CAM High Yield Weekly Insights

Fund Flows & Issuance:  According to a Wells Fargo report, flows week to date were $4.6 billion and year to date flows stand at -$36.6 billion.  New issuance for the week was $6.0 billion and year to date issuance is at $63.9 billion.


(Bloomberg)  High Yield Market Highlights 

  • The U.S. junk bond rally is steadily fading as it is heads toward a modest weekly gain of 0.04%, a big drop from the biggest weekly jump in more than two years in the previous week with returns of more than 3%. The junk bond primary market saw a flurry of new issuance in recent days from a stream of borrowers, the busiest week since mid-January.
  • High yield issuers “testing market access in the coming weeks should provide better visibility on clearing levels and potentially induce further repricing in secondary spreads,” Morgan Stanley analysts led by Srikanth Sankaran wrote on Thursday.
  • The recent rally is more a “reflection of credit markets still trying to calibrate growth fears and tighter liquidity,” Morgan Stanley wrote.
  • The borrowers rushed to take quick advantage of the rally unleashed last week after the release of the Fed minutes signaled that the central bank may slow its monetary tightening after the expected half-percentage-point rate increases at each of the next two meetings.
  • After a big surge of issuance on Wednesday pricing more than $4b to make it the busiest in five weeks, there was a marked slowdown after that. Thursday was quiet with just one deal pricing for $500m and there is nothing scheduled for pricing today.
  • While the primary market was revived after a quiet and slowest May since 2002, the market was led by low risk BB rated bonds as the borrowers were testing access and risk appetite of the market.
  • The spreads have tightened too fast, Barclays wrote on Friday. The credit cycle is aging quickly, and the macro picture remains gloomy in both the US and the rest of the world, Brad Rogoff, head of fixed income research at Barclays, wrote in note.
  • “We expect volatility to remain elevated as the Fed tries to find the right balance,” Barclays emphasized.
  • The sharp surge and sudden drop in yields and prices will continue until clarity emerges from the Federal Reserve on the right balance.
  • Junk bonds may stall as US equity futures drop after a report that Tesla Inc. Chief Executive Officer Elon Musk said the electric carmaker needs to cut staff amid a gloomy economic outlook. Meanwhile, oil is headed for a sixth weekly advance after a keenly anticipated OPEC+ meeting delivered only a modest increase in output.

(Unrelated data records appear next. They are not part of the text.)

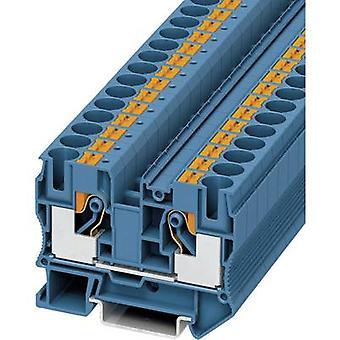 Phoenix contact PT 10 BU 3212123 continuitate număr de pini: 2 0,5 mm ² 10 mm ² albastru 1 buc (e)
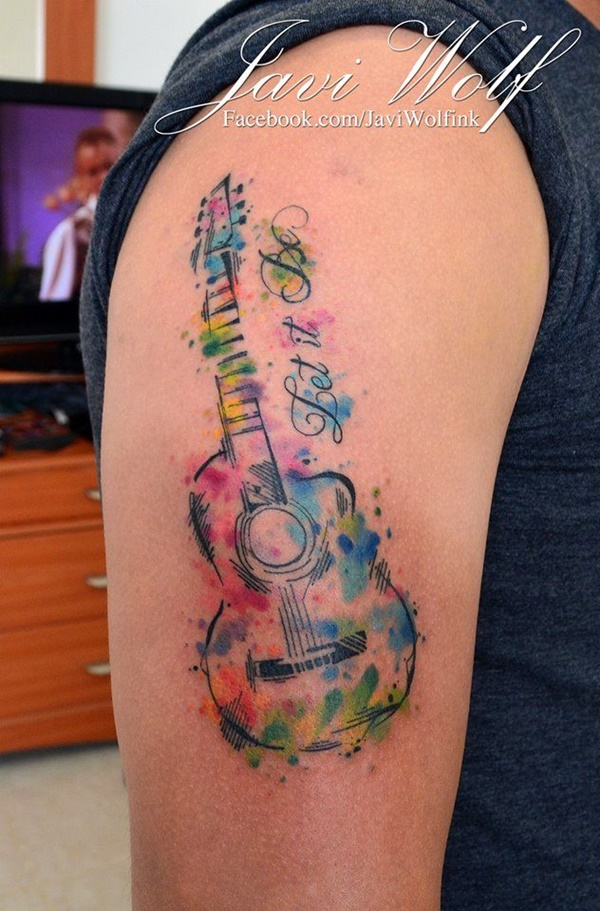 Guitar Tattoo Designs  By Javi Wolf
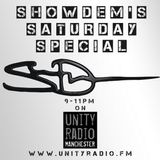 ShowDem's Saturday Special | 10-11PM | 13th Aug 2011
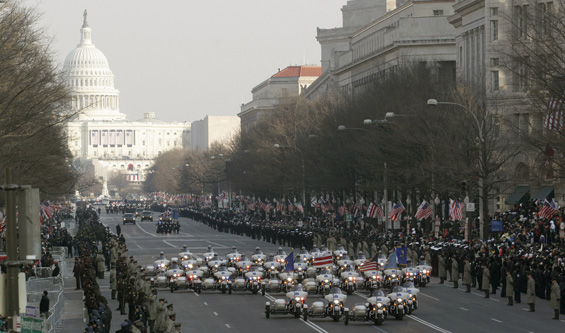 Tight security was put in place for an inauguration ceremony that cost an estimated $170m [AFP]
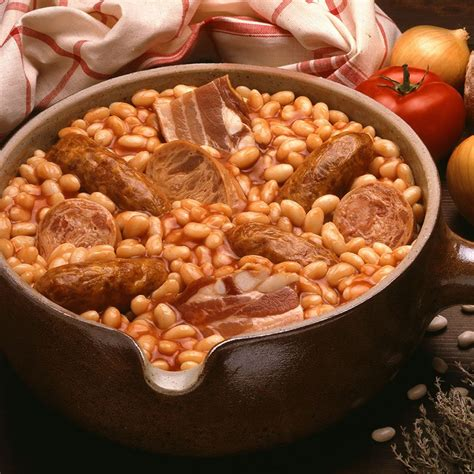 3 recettes cuisine recette cassoulet à l 39 ancienne
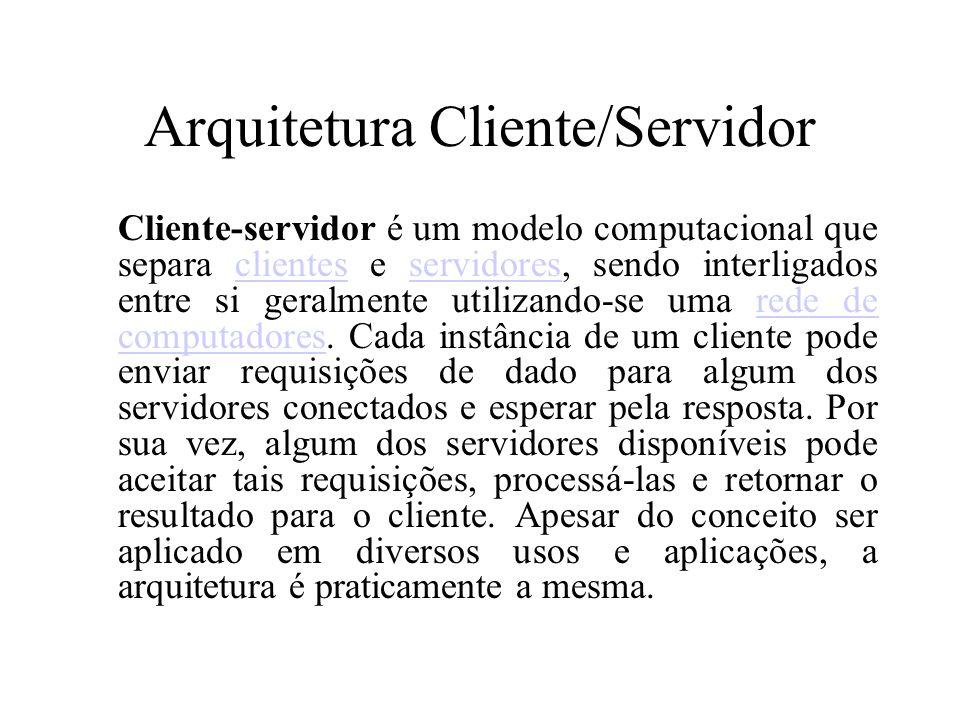 Arquitetura Cliente/Servidor Cliente-servidor é um modelo computacional que separa clientes e servidores, sendo interligados entre si geralmente utili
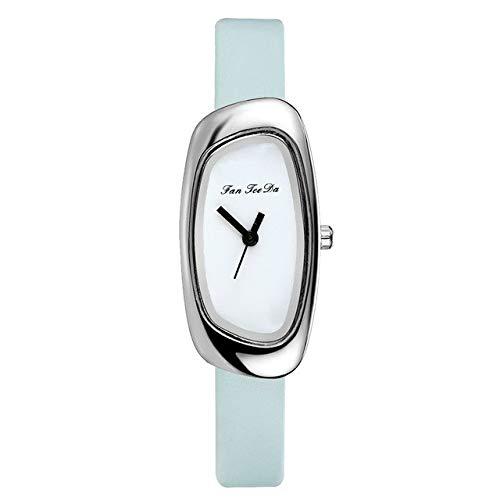 Relojes para Mujer Reloj Casual para Mujer Diales Irregulares Creativos Banda De Cuero De Cuarzo Reloj De Pulsera Analógico para Mujer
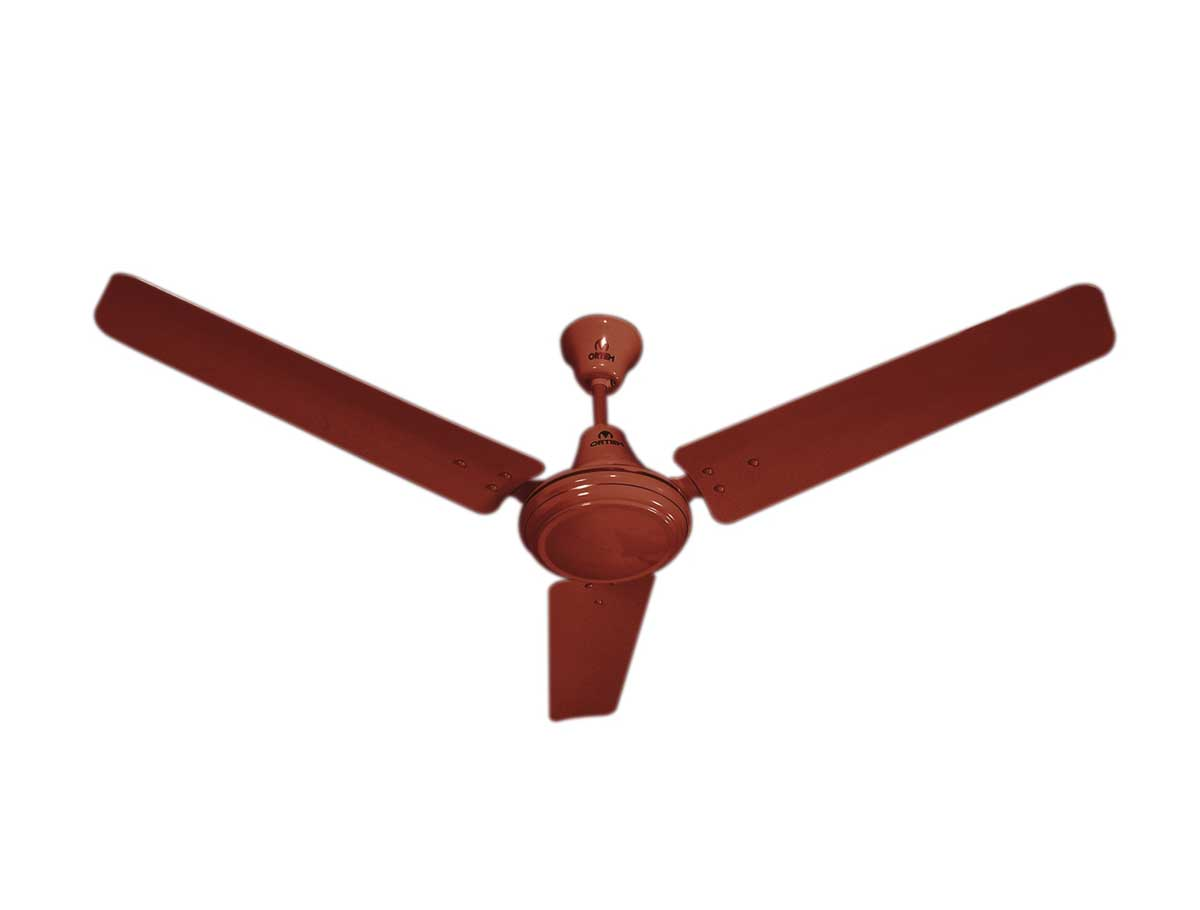 small ceiling fans for kitchen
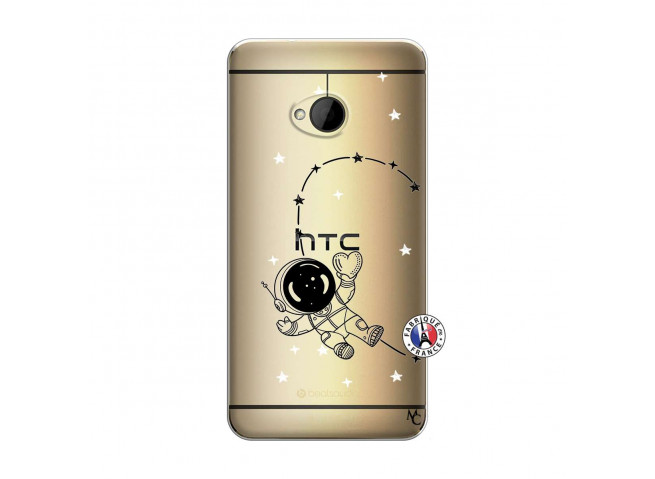 Coque HTC ONE M7 Astro Girl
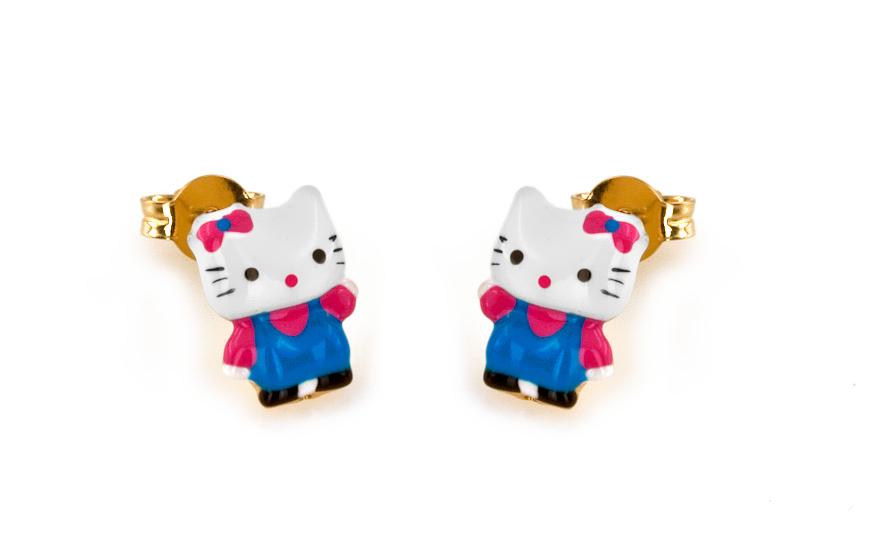 Zlaté dívčí náušnice s kočičkou IZ6199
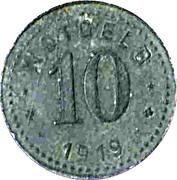 10 Pfennig (Unterweserstädte) [Städte, Bremerhaven-Geestemünde-Lehe] – revers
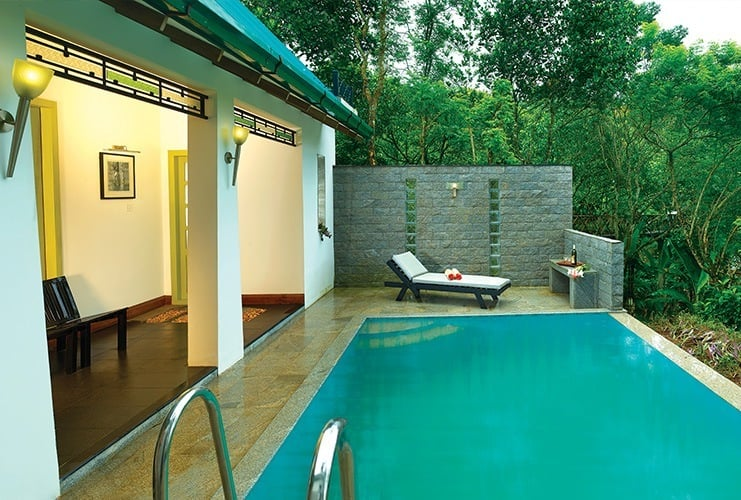 Anavilasam Luxury Plantation House, Anakkara,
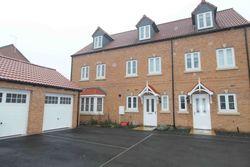 Almond Croft, Wombwell, Barnsley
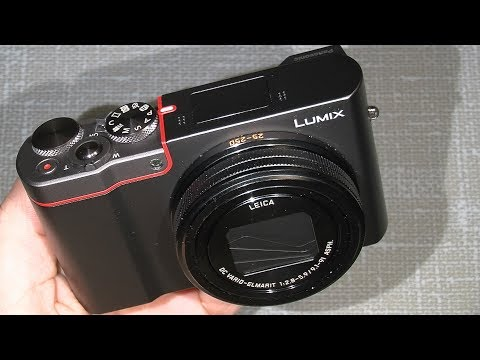 Working with LUMIX DMC-TZ110____sand in the lens assembly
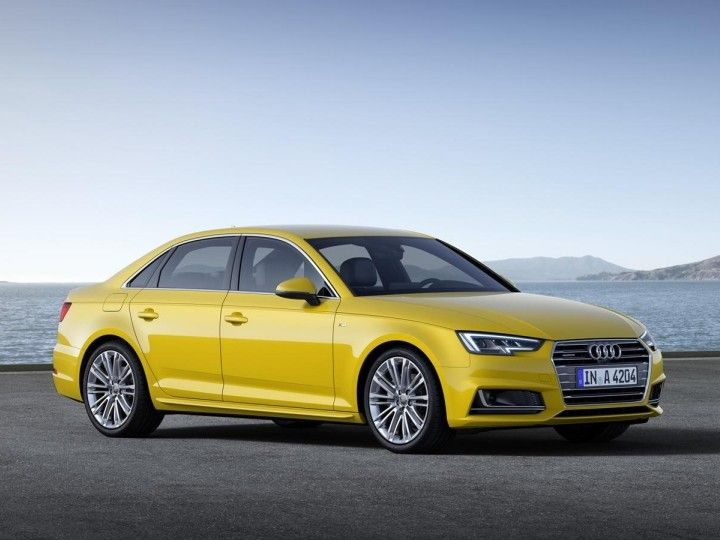 Audi Records Best Ever First Quarter Sales In Its History ZigWheels - Audi parent company
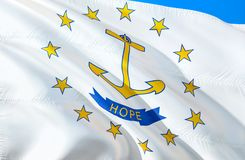 Rhode Island flag. 3D Waving USA state flag design. The national US symbol of Rhode Island state, 3D rendering. National colors. And National flag of Rhode royalty free stock images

(Bloomberg)  Fed Starts Experiment of Letting $8.9 Trillion Portfolio Shrink

  • The Federal Reserve is about to start shrinking its $8.9 trillion balance sheet, deploying a second tool along side higher interest rates to curb inflation, though officials don’t know just how effective it will be.
  • After doubling in size through asset purchases in the first two years of the pandemic, the balance sheet will be reduced at a pace that’s almost twice as fast as after the last financial crisis. While the process officially commences on Wednesday, the first US Treasury securities won’t run off until $15 billion mature on June 15.
  • The Fed is capping monthly runoff at $47.5 billion — $30 billion for Treasuries and $17.5 billion for mortgage-backed securities — until September. Those thresholds will then double to a combined $95 billion. That compares to a peak of $50 billion a month when the Fed performed the exercise starting in 2017.
  • Officials say the reduction will work in tandem with interest-rate increases to cool price pressures by tightening financial conditions. But it’s not clear how much impact the balance sheet will have. As Fed Governor Christopher Waller put it in a speech on Monday, estimates “using a variety of models and assumptions” are “highly uncertain.”
  • The Fed deployed massive asset purchases during the 2008 financial crisis for the first time since World War II, expanding the balance sheet to about $4.5 trillion by the time it stopped buying at the end of 2014. It then waited three years before allowing it to begin shrinking at the end of 2017, reducing it to about $3.8 trillion by September 2019.
  • Uncertainty over the course of the balance sheet was said by commentators to have contributed to the market turmoil that ultimately helped bring an end to the Fed’s last rate-hike campaign, which concluded in December 2018. Now, the Fed is also raising its benchmark rate at a faster pace in a bid to tighten financial conditions and tame inflation, which in recent months has reached the highest levels in four decades.
  • Minutes of the Fed’s most recent policy meeting, on May 3-4, said that, “Regarding risks related to the balance-sheet reduction, several participants noted the potential for unanticipated effects on financial market conditions.” The next meeting is scheduled for June 14-15.
13 May 2022

CAM High Yield Weekly Insights

Fund Flows & Issuance:  According to a Wells Fargo report, flows week to date were -$1.1 billion and year to date flows stand at -$35.8 billion.  New issuance for the week was $1.2 billion and year to date issuance is at $56.9 billion.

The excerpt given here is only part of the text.